• Source:
--- start ---

Original title: (Why does Solana need Network Extensions instead of Layer 2 solutions?)
Original authors: Dr. Yugart Song, Stepan Soin, Qinwen Wang, Lollipop Builders
1. Background
The rapid development of blockchain technology has positioned Ethereum (EVM) and Solana (SVM) as two dominant design philosophies, each leading in its respective domain. Historically, Ethereum has dominated the total locked value (TVL) of EVM chains due to its unique philosophy and approach, while Solana holds a dominant position in non-EVM chains. However, with the increase in activity and the development of new chains, Ethereum has begun to cede its dominance to faster EVM chains and has shifted towards Layer 2 (L2) scaling solutions. In contrast, Solana's monolithic architecture has avoided this fragmentation through unique technological innovations and significant performance reserves, albeit at the cost of requiring higher bandwidth and speed.
Meanwhile, the concept of Rollups presents an important opportunity for dApps: creating customizable runtime environments. However, this has led to an interesting phenomenon: L2s have fragmented Ethereum's liquidity and user base, while L2/L3 application chains have exacerbated this split. Solana adheres to the concept of a monolithic ecosystem, but the benefits of providing customizable environments for different use cases cannot be ignored.
2. Catalysts for the Birth of Network Extension: Layer 2 - The Path to Fragmentation
From Plasma in 2017 to Optimistic and zk-rollups, Ethereum's scaling journey clearly demonstrates the necessity of solving scalability issues. However, it is worth noting that part of Ethereum's L2 TVL is supported by bridged ETH, which remains on L1.
However, these scaling solutions also expose a significant risk—the fragmentation effect of liquidity and users, known in the blockchain space as the 'vampire effect.' The sharp decline in Ethereum's fee revenue after the implementation of EIP-4844 is a testament to this. Analysts, including Justin Bons from Cyber Capital, point out that Ethereum's fee growth is being captured by L2.
Figure 1: ETH Supply Dynamics Source: ultrasound.money
This indicates that when users leave L1, the fees remaining on L1 significantly decrease, leading to a reduction in the burn rate. This should have been evident from the beginning. Now, usage and revenue are being captured by L2s aiming to earn rent! This is precisely what makes them greedy, as only a small portion of the fees returns to L1, with the rest retained by commercial entities. At the same time, these entities have contributed to lobbying for maintaining the limited block space of ETH L1. A chart published by Unchained Pod even shows that for every $1 fee paid on L1, Optimism (OP) can earn $300 in revenue.
Figure 2: Fees earned by L2 for every $1 paid in L1 fees Source: GrowThePie
Therefore, it is evident that L2 exhibits a 'vampire effect' on transaction activity and economic attractiveness of L1. Shifting towards independent application chains (Appchains) further exacerbates this situation.

--- end ---

• Provided information:
--- start ---

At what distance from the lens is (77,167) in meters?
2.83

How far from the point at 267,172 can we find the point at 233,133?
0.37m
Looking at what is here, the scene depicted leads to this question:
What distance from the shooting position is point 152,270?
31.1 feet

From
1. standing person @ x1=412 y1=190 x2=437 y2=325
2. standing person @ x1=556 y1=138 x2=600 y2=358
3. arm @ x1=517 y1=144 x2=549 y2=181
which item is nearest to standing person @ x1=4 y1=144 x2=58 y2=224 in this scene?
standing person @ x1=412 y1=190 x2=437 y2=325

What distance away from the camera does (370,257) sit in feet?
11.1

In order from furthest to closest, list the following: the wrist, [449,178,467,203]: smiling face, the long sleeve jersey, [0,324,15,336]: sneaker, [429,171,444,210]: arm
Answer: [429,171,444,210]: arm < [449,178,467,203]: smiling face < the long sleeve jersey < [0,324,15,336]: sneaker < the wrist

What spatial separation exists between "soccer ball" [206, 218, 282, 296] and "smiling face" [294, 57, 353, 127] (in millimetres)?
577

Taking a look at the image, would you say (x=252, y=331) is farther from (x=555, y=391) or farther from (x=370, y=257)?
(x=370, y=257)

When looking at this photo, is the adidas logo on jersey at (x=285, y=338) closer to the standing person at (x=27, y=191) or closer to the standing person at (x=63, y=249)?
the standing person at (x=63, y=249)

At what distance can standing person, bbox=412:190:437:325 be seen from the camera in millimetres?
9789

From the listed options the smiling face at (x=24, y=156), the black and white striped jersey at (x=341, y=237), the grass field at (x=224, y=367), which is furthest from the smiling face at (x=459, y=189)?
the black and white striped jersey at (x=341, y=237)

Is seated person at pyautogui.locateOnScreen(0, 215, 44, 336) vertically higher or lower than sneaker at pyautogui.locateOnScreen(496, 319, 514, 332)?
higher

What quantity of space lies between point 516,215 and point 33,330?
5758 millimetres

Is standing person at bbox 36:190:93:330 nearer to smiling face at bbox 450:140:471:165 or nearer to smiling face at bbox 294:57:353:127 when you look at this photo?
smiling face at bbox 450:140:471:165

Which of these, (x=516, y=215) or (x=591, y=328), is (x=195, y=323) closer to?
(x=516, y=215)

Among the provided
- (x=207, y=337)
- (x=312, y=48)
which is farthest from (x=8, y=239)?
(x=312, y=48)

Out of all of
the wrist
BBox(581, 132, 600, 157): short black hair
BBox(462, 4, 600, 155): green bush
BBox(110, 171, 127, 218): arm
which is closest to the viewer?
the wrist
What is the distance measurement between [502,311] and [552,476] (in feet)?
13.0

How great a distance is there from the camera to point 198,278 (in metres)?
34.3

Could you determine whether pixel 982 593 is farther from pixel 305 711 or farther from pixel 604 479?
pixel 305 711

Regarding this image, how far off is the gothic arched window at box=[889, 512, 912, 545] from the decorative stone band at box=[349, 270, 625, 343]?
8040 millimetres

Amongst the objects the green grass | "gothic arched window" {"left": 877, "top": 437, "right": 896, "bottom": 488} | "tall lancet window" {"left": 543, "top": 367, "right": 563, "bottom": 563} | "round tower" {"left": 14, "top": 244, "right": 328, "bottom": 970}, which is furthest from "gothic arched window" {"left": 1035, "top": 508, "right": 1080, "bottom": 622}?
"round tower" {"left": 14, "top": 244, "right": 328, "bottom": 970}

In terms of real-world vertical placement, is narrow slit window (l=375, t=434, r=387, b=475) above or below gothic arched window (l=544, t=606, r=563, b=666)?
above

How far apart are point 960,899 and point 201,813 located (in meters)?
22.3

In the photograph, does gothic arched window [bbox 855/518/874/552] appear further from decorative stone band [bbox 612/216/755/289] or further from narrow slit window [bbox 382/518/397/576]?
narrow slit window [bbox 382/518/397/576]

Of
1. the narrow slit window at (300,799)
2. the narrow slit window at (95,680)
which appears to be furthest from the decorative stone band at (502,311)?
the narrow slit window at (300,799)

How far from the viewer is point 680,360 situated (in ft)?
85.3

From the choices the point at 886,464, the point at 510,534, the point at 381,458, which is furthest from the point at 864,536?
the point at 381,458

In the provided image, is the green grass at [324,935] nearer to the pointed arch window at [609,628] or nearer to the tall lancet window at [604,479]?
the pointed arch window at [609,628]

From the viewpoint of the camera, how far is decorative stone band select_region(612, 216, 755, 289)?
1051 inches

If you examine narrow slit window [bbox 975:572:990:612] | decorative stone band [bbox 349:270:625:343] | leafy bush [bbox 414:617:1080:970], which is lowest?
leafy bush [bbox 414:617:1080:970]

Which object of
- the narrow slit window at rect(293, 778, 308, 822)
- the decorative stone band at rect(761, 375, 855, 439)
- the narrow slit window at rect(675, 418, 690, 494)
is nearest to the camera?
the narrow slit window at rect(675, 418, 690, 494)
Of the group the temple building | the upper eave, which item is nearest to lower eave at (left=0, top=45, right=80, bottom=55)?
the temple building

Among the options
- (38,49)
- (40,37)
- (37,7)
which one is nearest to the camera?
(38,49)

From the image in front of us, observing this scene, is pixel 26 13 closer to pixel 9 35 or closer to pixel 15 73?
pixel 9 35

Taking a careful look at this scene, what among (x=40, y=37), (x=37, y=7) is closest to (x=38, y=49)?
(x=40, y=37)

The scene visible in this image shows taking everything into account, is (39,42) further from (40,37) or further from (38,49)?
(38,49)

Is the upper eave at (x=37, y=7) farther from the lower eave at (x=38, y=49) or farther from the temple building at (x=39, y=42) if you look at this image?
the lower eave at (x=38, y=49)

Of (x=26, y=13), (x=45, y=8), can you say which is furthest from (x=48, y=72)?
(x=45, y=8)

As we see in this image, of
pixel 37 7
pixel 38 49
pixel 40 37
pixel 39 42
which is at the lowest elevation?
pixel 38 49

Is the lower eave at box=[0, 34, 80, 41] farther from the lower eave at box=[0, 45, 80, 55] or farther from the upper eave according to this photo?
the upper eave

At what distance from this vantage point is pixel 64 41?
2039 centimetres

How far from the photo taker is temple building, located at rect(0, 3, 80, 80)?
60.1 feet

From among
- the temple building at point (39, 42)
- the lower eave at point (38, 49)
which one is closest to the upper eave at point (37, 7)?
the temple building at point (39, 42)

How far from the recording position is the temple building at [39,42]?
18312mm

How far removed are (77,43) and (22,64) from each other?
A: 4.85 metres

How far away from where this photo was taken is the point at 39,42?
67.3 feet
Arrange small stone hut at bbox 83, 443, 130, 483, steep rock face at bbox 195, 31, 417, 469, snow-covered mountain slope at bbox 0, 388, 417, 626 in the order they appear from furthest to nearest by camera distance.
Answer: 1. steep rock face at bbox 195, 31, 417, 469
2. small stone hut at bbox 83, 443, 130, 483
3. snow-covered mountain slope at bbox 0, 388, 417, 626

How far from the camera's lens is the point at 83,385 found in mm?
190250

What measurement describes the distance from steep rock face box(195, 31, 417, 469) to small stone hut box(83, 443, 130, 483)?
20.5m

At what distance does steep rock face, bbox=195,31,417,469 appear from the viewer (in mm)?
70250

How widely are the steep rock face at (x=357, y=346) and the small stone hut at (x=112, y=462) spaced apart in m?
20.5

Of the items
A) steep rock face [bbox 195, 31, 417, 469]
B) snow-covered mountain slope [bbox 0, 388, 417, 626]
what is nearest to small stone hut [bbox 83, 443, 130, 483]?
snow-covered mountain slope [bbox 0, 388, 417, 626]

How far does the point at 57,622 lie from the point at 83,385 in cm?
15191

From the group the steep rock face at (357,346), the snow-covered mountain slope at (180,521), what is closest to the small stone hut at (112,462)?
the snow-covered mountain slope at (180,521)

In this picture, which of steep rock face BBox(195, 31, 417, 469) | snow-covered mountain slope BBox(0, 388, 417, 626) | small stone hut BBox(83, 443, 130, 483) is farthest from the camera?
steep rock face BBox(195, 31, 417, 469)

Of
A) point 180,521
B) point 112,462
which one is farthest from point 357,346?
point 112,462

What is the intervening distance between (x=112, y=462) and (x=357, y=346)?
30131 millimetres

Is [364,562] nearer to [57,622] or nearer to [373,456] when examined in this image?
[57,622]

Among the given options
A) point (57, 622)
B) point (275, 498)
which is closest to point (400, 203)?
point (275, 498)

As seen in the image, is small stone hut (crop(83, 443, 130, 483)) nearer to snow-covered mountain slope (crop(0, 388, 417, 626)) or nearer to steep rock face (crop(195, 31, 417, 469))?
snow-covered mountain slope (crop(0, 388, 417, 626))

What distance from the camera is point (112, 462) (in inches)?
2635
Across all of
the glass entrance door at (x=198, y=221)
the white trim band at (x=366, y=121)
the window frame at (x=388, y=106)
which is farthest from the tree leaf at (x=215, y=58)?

--- end ---

• Problem set:
1 - From the Solana Layer 2 article, please copy everything from "Figure 2: Fees" down to "exacerbates this situation." without changes.
2 - In one to three sentences, explain why the Solana Layer 2 article calls Layer 2 entities "greedy."
3 - In the Solana Layer 2 article, which analyst is named as saying that Layer 2 is capturing Ethereum's fee growth?

• Answer list:
1 -
Figure 2: Fees earned by L2 for every $1 paid in L1 fees Source: GrowThePie
Therefore, it is evident that L2 exhibits a 'vampire effect' on transaction activity and economic attractiveness of L1. Shifting towards independent application chains (Appchains) further exacerbates this situation.

2 - Only a small portion of the fees that Layer 2s earn goes back to Ethereum L1. The rest is kept by commercial entities.

3 - Justin Bons from Cyber Capital.